In the third test, the efficiency of the new antigen was tested against 20 field sera. There were 13 and 12 positives for Ag-2012 and Ag-2018 respectively. While there was no 100 % coincidence (Table 1), the samples that did not coincide were different only by hundredths of a unit (PI), i.e., when they were positive for one and negative for the other, they were right above the PI and vice versa, when they were negative they were right below the PI. This gives an 80 % correlation between antigens. Yet, statistical analysis showed 100 % sensitivity (a remarkable improvement over previously reported for a similar antigen)32, 87.5 % specificity, 92.31 % positive predictive value, 100 % negative predictive value and 95 % accuracy (Table 2). These results in terms of sensitivity and specificity are comparable to more recently developed ELISA’s3,5,17. Thus, these results show that both antigen lots are equally reliable to routinely run the in-house iELISA.

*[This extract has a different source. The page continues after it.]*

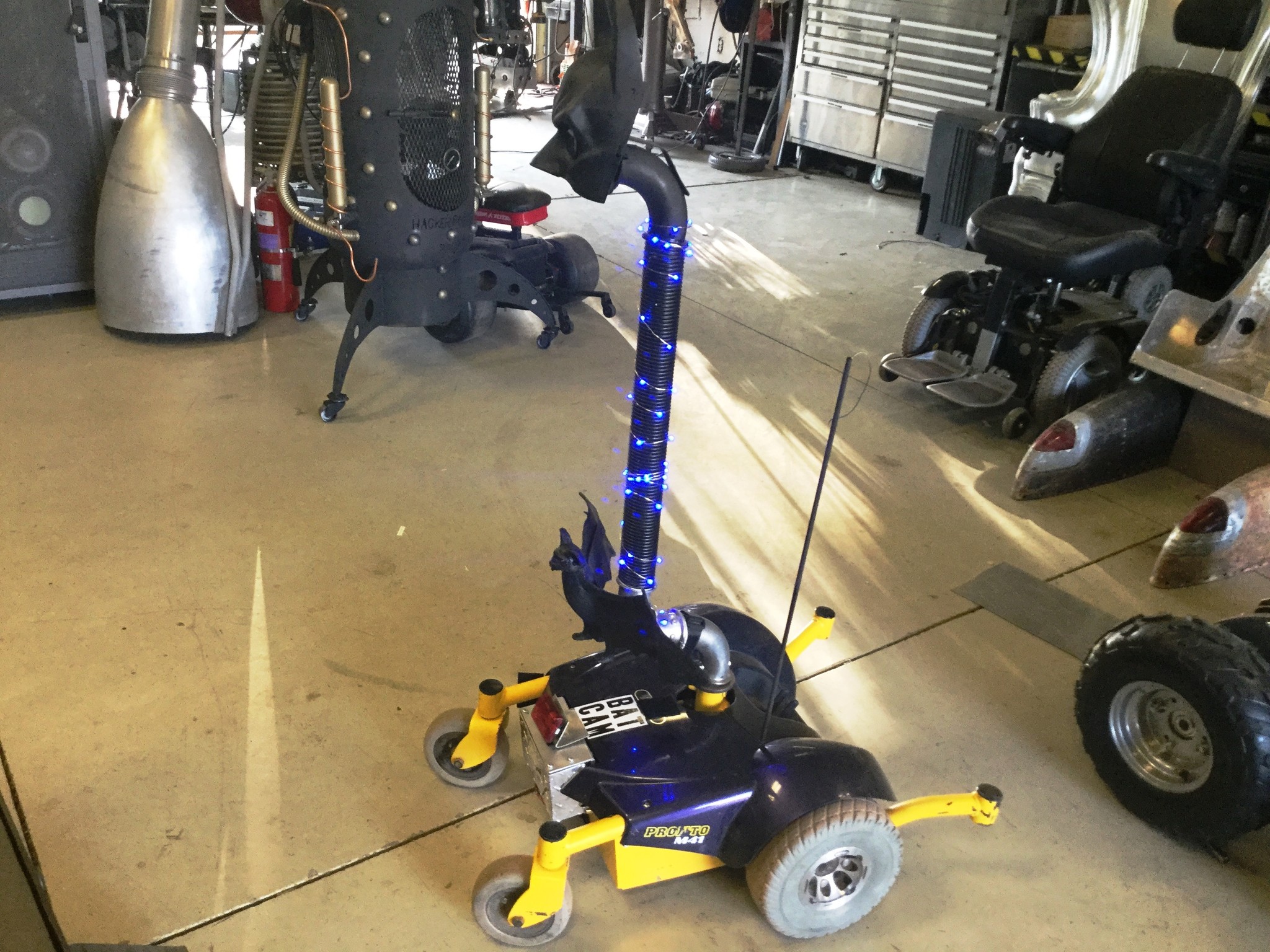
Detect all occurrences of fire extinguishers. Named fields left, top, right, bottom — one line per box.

The present work provides evidence of the reproducibility in the production from one lot of antigen to another, even many years after being prepared, as long as the protocol is followed. The only difference in the preparation of these two antigen batches was the use of newer technology for the disruption of the infected erythrocytes i.e., a microfluidizer, a device that facilitates the process in terms of larger volumes being disrupted and apparently less debris in the final preparation. These two batches of antigen are now in use at the Laboratorio del Departamento de Helmintos y Hemoparásitos of the SENASICA for the diagnosis of bovine anaplasmosis in the cattle of Mexican producers.
It was concluded that the new batch of antigen (Ag-2018) is as good as the old batch. Both batches need to be titrated to reduce the concentration in order to optimize the use of each batch, which will in turn reduce the cost of the test making it more affordable for producers. Antigens produced by a governmental laboratory have a high quality standard and are reliable as they are regulated by international and international agencies. The need for commercially available ELISA kits is obviated when an in-house iELISA is available reducing the costs and importing periods thus making testing more efficient and expeditious.